Case presentation
A 21-year-old Iranian man from rural area of Ardebil was admitted to our
hospital with bilateral frontal headache, binocular horizontal diplopia,
bilateral non-pulsatile tinnitus, and occasional vomiting for three
months. There was no history of drug use and weight gain or loss. His
past medical and familial history were negative. He took non-pasteurized
diary regularly. Physical examination did not reveal any pathology such
as lymphadenopathy or organomegaly. Neurological examination was normal
except ophthalmological examination that revealed bilateral stage III
papilledema. There was no fever, meningeal irritation, and change of
mental status. An intracranial hypertension was suspected and the
patient was hospitalized. Brain magnetic resonance imaging (MRI) and
magnetic resonance venography (MRV) were normal (Figure 1). In first
lumbar puncture (LP), the opening cerebrospinal fluid (CSF) pressure was
60cmH2O and microscopic examination of the CSF revealed 30 cells/ml
white blood cells (WBC) with lymphocytic prominence, elevated protein
level (80mg/dl, normal 15-45 mg/dl) and glucose level was 51 mg/dl.

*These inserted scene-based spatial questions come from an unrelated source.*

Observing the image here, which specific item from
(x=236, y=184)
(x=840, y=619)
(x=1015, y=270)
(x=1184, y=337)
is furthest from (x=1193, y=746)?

Other laboratory data including vasculitis were normal and mentioned
with detail in Table 1. CSF culture was checked for chronic meningitis
including fungal, Tuberculosis, and brucellosis, Brucellosis PCR in CSF
was positive while wright, coombs wright and 2 ME tests in serum all
were negative. The patient was diagnosed with chronic neurobrucellosis
meningitis complicated intracranial hypertension and was treated with
Rifampin (600mg/daily) and Doxycycline (100mg/BD) for 24 weeks,
intravenous ceftriaxone (2g/daily) for 6 weeks, and Streptomycin
(2gr/daily) for two weeks. Because, CSF pressure was 31 cmH2O in the
last LP, acetazolamide was continued (250mg/QID). The patient’s clinical
condition gradually improved. CSF pressure decreased with medical
treatment (20cmH2O) and visual loss improved within four weeks, and he
discharged after 6 weeks with on follow up after 8 weeks, he reported
lower bilateral radicular pain and weakness. Electromyography was
suggestive of bilateral mild subacute L5-S1 radiculopathy, and
prednisolone 50 mg was added to his regime for 2 weeks. In follow up,
there was significant clinical improvement, and CSF PCR for brucellosis
became negative on 1-year follow-up.